CONSIGNE DONNÉE
Selon le passage fourni, quelle fonction Mathilde Panot exerce-t-elle à l'Assemblée nationale ?

PASSAGE FOURNI
━━━━━━━━━━━━━━━━

Loi Climat : le discours magistral de Mathilde Panot (video et verbatim)

samedi 3 avril 2021.
 

Le projet de loi « Climat et résilience » vient d’arriver ce lundi 29 mars en débat en hémicycle à l’Assemblée nationale, lendemain de grandes marches pour une vraie loi climat à travers tout le pays. Retrouvez le discours magistral de Mathilde Panot, vice-présidente du groupe parlementaire de La France insoumise à l’Assemblée nationale, en ouverture des débats. L’engraissement des riches en bande organisée, la répression sanglante des militants écologistes, l’enfumage en réunion, le conflit d’intérêts, l’atteinte aux générations futures… Un puissant réquisitoire contre la politique écologique d’Emmanuel Macron à partager sans modérations. Retrouvez le texte du discours en intégralité ci-dessous. Pour visionner la video de celui-ci, cliquer sur l’adresse URL portée en source (haut de page, couleur rouge).

Président, Ministre, Collègues.

Ce jour signe la fin de votre mascarade démocratique. Aujourd’hui, s’ouvre le procès de votre politique écologique.

Depuis 2017, vous avez voulu mettre à l’ombre des Gilets jaunes, des syndicalistes, des militants écologistes. Maintenant, c’est à votre tour d’être jugés sur vos actes.

━━━━━━━━━━━━━━━━

LIGNES DE DONNÉES

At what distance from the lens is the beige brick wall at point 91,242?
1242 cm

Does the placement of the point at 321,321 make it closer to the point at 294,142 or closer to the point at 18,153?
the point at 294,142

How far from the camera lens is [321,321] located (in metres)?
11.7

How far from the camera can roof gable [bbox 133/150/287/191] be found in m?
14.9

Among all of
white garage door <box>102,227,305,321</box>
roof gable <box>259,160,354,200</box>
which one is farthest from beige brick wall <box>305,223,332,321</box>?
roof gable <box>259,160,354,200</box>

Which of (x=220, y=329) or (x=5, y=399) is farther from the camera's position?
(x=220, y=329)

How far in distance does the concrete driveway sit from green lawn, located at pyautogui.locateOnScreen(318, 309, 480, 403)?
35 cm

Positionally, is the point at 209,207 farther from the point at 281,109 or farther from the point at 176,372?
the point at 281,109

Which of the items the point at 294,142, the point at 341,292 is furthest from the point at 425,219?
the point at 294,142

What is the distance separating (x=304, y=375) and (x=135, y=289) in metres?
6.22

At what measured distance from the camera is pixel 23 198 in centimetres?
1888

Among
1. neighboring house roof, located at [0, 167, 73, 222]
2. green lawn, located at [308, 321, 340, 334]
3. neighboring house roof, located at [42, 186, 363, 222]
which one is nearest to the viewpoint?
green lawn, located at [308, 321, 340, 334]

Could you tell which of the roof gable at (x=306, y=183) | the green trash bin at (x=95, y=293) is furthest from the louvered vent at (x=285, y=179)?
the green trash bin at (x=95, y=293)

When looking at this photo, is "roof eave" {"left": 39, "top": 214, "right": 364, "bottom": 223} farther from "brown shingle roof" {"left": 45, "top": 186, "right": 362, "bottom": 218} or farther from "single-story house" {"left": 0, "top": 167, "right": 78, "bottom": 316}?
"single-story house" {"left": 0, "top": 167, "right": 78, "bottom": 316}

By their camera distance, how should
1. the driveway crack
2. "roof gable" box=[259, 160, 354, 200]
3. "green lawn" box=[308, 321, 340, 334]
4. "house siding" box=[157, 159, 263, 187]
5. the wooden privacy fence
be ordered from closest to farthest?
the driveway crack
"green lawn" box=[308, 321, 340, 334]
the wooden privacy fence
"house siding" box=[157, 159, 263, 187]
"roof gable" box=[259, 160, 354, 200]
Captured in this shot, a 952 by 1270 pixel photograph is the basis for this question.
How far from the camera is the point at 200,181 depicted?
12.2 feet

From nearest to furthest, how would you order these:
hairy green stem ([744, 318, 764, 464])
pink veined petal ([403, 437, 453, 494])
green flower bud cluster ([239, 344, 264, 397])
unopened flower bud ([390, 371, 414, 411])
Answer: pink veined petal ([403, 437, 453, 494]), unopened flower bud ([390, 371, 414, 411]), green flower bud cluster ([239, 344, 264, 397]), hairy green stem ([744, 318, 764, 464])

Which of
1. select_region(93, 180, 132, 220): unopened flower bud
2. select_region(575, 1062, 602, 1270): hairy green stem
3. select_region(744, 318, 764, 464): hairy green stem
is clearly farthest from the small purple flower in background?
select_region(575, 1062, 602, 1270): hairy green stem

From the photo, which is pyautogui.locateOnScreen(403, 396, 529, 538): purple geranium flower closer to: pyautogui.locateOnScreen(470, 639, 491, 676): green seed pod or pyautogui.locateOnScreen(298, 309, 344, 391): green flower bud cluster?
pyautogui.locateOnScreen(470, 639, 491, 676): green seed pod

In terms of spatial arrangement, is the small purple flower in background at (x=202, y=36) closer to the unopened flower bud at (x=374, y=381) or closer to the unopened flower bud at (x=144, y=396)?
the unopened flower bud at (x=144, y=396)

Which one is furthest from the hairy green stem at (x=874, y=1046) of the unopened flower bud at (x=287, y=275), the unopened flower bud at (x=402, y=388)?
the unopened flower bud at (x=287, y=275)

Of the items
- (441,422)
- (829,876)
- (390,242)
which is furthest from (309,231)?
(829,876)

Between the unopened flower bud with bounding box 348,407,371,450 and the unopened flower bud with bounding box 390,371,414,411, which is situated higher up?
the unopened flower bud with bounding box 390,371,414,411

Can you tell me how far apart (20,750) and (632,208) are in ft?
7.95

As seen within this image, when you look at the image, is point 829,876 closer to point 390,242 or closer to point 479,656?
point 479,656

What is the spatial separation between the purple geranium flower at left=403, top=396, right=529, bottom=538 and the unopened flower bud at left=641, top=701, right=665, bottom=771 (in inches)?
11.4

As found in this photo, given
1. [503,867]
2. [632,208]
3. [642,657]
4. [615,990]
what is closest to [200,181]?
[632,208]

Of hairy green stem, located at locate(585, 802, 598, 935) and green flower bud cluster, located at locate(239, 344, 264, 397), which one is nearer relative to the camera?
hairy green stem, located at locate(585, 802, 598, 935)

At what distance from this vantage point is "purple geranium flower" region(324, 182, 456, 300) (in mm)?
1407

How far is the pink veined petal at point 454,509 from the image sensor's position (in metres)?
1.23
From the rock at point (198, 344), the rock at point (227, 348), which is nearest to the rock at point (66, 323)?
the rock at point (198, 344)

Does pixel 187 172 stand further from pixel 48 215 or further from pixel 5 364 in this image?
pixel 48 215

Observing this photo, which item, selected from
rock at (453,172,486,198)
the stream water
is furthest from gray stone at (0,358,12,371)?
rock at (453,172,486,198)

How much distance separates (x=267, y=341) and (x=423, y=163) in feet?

━━━━━━━━━━━━━━━━

RÉPONSE
Elle est vice-présidente du groupe parlementaire de La France insoumise à l'Assemblée nationale.